C’est ainsi que peu de PDG pensent que l’inflation va se calmer au cours des prochaines années sans que les États-Unis ne tombent dans une récession, selon une nouvelle enquête.
Ceux qui prédisent un bon résultat pour l’économie sont largement dépassés en nombre par les pessimistes, selon un sondage du Conference Board publié mercredi. La majorité des chefs d’entreprise, 57 %, pensent que l’inflation galopante que nous connaissons va s’atténuer au cours des prochaines années, mais que l’économie connaîtra une légère récession. 20 % supplémentaires envisagent un scénario de stagflation, dans lequel l’inflation reste élevée tandis que la croissance économique ralentit, et 11 % supplémentaires prédisent une baisse de l’inflation mais une récession « difficile ».
L’enquête met en évidence le difficile exercice d’équilibre auquel la Réserve fédérale est confrontée alors qu’elle tente de contenir l’inflation sans détruire l’économie. La principale tactique anti-inflationniste de la Fed – relever son taux d’intérêt de référence – vise à décourager les ménages et les entreprises d’emprunter et de dépenser, ce qui devrait équilibrer davantage l’offre et la demande. Mais le président de la Fed, Jerome Powell, a reconnu cette semaine que le taux de référence est un instrument brutal et que son utilisation comporte le risque de ralentir l’économie au point où le chômage augmente et les gens souffrent.
Il n’y a pas que les PDG et la Fed qui s’inquiètent de la capacité de l’économie à résister à ces hausses de taux. Les investisseurs le sont aussi. Les actions ont chuté mercredi, portées par les mauvais résultats des entreprises des détaillants et le scepticisme croissant quant à la capacité de la Fed à réaliser un « atterrissage en douceur » sans récession, ont déclaré les économistes. Le Dow Jones Industrial Average a chuté de 3,57 % – sa pire journée depuis 2020 –, le ramenant de 14,4 % par rapport à son sommet du début de l’année.
Le marché immobilier en pleine pandémie, où les taux hypothécaires ont grimpé en flèche ces derniers mois en raison des hausses des taux d’intérêt de la Fed, commence également à paraître fragile aux yeux de certains. Certains signes indiquent que la hausse des coûts d’emprunt, conjuguée aux craintes quant à l’orientation de l’économie, ralentit les ventes, ce qui amène certains économistes à se demander si une correction des prix de l’immobilier est à l’ordre du jour. Le volume des demandes de rachat de prêts hypothécaires a chuté et, la semaine dernière, il était en baisse de 15 % sur l’année, a déclaré mercredi la Mortgage Bankers Association.

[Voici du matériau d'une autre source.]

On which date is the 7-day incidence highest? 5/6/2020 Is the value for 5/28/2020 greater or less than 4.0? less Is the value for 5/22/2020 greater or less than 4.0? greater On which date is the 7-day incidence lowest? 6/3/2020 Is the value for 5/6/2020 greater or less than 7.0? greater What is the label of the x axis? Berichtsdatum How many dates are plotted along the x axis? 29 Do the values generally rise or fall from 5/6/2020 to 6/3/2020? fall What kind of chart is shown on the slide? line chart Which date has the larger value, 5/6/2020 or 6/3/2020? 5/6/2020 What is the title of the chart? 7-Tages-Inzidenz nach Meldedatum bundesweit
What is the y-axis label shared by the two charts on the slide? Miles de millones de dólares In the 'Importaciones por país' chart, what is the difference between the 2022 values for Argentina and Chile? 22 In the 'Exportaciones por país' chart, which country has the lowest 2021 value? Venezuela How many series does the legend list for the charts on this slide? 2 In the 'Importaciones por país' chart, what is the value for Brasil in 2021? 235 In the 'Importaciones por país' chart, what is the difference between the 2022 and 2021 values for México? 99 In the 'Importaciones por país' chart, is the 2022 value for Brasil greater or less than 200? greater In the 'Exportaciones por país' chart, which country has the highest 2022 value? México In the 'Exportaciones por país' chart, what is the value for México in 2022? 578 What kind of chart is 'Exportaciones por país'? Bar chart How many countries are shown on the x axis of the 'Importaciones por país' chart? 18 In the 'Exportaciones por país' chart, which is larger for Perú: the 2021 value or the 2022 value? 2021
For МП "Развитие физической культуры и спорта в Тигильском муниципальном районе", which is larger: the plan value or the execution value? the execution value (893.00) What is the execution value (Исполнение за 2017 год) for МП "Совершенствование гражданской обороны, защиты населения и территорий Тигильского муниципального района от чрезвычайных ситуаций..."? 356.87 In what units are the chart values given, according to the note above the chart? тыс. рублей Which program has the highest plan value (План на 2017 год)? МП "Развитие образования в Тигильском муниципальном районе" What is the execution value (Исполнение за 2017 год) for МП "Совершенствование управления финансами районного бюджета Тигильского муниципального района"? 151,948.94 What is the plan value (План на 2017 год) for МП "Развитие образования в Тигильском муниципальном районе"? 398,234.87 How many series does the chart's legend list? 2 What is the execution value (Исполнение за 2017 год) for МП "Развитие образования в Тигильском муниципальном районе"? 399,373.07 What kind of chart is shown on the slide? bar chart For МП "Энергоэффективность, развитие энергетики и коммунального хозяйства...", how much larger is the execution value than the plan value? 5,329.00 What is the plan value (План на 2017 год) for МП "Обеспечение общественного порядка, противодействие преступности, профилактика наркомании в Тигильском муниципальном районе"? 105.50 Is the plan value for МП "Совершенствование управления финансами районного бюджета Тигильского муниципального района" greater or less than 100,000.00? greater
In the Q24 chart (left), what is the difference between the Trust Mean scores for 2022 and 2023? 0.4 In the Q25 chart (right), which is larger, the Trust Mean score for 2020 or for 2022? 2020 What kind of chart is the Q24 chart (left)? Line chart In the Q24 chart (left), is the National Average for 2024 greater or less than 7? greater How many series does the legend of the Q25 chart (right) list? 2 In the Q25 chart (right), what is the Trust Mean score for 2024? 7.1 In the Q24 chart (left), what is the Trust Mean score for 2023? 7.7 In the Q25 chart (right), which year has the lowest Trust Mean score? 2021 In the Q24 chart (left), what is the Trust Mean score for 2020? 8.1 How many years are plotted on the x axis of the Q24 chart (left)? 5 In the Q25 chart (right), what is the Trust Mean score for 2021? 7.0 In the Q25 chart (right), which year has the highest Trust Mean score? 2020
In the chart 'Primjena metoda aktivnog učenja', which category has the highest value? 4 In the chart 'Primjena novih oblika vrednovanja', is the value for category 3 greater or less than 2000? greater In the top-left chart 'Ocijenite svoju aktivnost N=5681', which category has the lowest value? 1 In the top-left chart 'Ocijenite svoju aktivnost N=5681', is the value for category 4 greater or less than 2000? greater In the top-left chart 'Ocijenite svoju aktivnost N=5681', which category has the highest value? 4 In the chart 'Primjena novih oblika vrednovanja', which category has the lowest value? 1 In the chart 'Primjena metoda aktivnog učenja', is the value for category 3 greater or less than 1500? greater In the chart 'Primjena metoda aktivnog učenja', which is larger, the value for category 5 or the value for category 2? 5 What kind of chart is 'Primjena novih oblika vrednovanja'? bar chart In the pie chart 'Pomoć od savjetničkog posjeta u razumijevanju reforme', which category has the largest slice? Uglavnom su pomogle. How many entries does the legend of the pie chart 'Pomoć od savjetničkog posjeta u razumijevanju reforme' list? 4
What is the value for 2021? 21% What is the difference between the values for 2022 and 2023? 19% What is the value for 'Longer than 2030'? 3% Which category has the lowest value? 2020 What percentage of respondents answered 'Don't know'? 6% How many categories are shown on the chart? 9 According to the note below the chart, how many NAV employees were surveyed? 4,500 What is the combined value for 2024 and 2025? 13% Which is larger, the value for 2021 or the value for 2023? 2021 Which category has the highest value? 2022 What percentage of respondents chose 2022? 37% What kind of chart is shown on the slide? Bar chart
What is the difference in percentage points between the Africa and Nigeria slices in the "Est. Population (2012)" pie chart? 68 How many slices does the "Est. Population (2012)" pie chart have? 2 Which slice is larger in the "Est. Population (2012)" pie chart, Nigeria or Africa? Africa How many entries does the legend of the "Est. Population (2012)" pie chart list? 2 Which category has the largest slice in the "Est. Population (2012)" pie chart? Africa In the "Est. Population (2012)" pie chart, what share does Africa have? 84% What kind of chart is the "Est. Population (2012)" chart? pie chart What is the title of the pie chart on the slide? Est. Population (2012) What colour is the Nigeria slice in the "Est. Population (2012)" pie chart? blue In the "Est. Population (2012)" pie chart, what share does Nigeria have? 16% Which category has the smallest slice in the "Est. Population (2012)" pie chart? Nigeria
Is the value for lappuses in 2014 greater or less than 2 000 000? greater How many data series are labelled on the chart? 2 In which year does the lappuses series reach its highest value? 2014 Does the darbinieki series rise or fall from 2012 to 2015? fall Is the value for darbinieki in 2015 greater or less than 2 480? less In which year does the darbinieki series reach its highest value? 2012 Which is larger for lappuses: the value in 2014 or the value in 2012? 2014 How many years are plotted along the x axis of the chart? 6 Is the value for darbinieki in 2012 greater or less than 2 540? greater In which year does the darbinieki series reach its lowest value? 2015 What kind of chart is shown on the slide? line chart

“Les acheteurs potentiels ont été découragés par la hausse des taux et la détérioration des conditions d’accessibilité”, a déclaré Joel Kan, vice-président associé des prévisions économiques et industrielles de MBA, dans un communiqué. “En outre, l’incertitude générale concernant les perspectives économiques à court terme, ainsi que la récente volatilité des marchés boursiers, pourraient inciter certains ménages à retarder leur recherche d’un logement.”